Going back to our reward-sharing scheme, we have established that non-myopic strategic thinking promotes decentralization; nevertheless, there is an important point still open. At a pivotal moment, when the non-myopic stakeholder Charlie rationally decides to forgo the option to join Alice’s saturated pool, he may have a number of aspiring pools to choose from. For instance, together with Bob’s pool that has operational costs of 30 and profit margin 4%, there could be a pool by Brenda with operational cost of 33 and profit margin 2%, and a pool by Ben with operational cost of 36 and profit margin 1%. The rational choice would be to go with the one that will reach the saturation point; is there a way to tell which one would be the best choice? In our full analysis paper we provide an explicit mechanism that orders the pools according to their desirability and, using the information recorded in the ledger about each stake pool, it can assist stakeholders in making the best possible choice at any given moment. In our example, it is Brenda’s pool that Charlie should join if he wants to maximize his rewards (see Table 1). To aid Cardano users, the pool-sorting mechanism will be built into Daedalus (and other Cardano-compatible wallets) and will provide a visual representation of the best choices available to stakeholders using the information in the ledger regarding pool registrations.
Experimental evaluation
So how does our reward scheme fare with respect to decentralization? In the full analysis paper we prove that there is a class of decentralized system configurations that are “non-myopic Nash equilibria.” An equilibrium strategy here means that stakeholders have a specific way to create pools, set their profit margins and/or delegate to other pools, so that no stakeholder, thinking for the long term, is better off following a different strategy. Moreover, we demonstrate experimentally that reactive play between stakeholders with non-myopic thinking converges to this equilibrium in a small number of iterations, as shown in Figure 2.

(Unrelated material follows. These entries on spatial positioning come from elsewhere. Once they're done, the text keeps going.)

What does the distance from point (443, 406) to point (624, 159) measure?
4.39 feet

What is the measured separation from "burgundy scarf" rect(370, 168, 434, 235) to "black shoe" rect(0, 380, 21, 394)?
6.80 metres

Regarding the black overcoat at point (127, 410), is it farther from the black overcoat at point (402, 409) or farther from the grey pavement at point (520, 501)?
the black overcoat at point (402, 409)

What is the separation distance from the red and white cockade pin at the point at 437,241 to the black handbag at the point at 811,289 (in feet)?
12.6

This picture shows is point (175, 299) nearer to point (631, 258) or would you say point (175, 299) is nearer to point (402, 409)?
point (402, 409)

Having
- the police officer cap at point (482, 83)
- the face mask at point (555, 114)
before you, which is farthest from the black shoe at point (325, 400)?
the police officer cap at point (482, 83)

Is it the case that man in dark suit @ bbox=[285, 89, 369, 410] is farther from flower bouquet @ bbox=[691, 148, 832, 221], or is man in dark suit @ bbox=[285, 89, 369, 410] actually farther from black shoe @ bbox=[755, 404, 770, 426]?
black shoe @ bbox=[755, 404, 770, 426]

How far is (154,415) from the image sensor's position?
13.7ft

A characteristic of our approach is that the number of pools is only part of the description of the reward-sharing scheme and thus is in no way enforced by the system on the stakeholders. This means stakeholders are free to experiment with pool creation and delegation of stake without having to conform to any predetermined system architecture. This is in contrast to other approaches taken in PoS systems such as EOS where the number of participants is a hardcoded parameter of the consensus system (specifically, 21 pools). At the same time, our approach allows the whole stakeholder set to to express its will, by freely joining and leaving pools, receiving guaranteed rewards for their participation while witnessing how their actions have a quantifiable impact on the management of the PoS distributed ledger no matter the size of their stake. This is contrast to other approaches taken in PoS systems such as Ethereum 2.0 where ledger maintenance is performed by registered validators on the basis of a collateral deposit without a built-in process of vetting by the stakeholder set.

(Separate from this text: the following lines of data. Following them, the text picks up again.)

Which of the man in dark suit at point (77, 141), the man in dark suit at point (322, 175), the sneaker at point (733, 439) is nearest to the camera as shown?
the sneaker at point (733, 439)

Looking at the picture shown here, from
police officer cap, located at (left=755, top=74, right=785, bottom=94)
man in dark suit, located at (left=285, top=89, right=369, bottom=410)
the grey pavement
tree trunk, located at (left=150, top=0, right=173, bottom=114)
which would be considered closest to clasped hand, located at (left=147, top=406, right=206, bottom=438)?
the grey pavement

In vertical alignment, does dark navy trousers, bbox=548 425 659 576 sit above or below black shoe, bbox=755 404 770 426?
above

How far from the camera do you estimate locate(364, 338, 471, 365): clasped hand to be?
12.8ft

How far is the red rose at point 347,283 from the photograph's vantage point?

So what would be a sensible choice for the number of pools that should be favored by the reward scheme for Cardano? Given that decentralization is our main objective, it is sensible to set this parameter to be as high as possible. Our network experiments showed that the system can still operate effectively with as many as 1,000 running pools. Choosing a saturation threshold for our reward-sharing scheme based on this number will make having a stake pool profitable even if the total stake delegated in them is as little as 0.1% of the total circulation of Ada.
Looking ahead – Sybil attacks
Given that decentralization can be achieved by a large number of independent stake pools, it is also important to see whether some decentralized system configurations are more preferable than others. As described so far in this post, our reward-sharing scheme will lead rational stakeholders towards promoting the stake pools that will incur the smallest total cost. Even though this maximizes rewards and minimizes costs, it may not be necessarily the most desirable outcome. The reason is that in the equilibrium point one may see a set of stakeholders promoted as stake pool managers who possess collectively a very small stake themselves. This imbalance, in which a small total stake represents the total stake of the system, can be detrimental in many ways: stake pool managers may be prone to corruption or bribery, or, perhaps even worse, a large stake holder may register many stake pools in the hope of controlling the whole ecosystem, performing in this way a Sybil attack that would hurt decentralization. For this reason, the reward-sharing scheme as presented in our full analysis paper is suitably modified to be sensitive to the stake backing the pool so that this type of behaviour is mitigated. We will delve deeper into this aspect of Cardano reward-sharing in the next blog post.
Artwork, Mike BeepleHow does Casper compare to Ouroboros?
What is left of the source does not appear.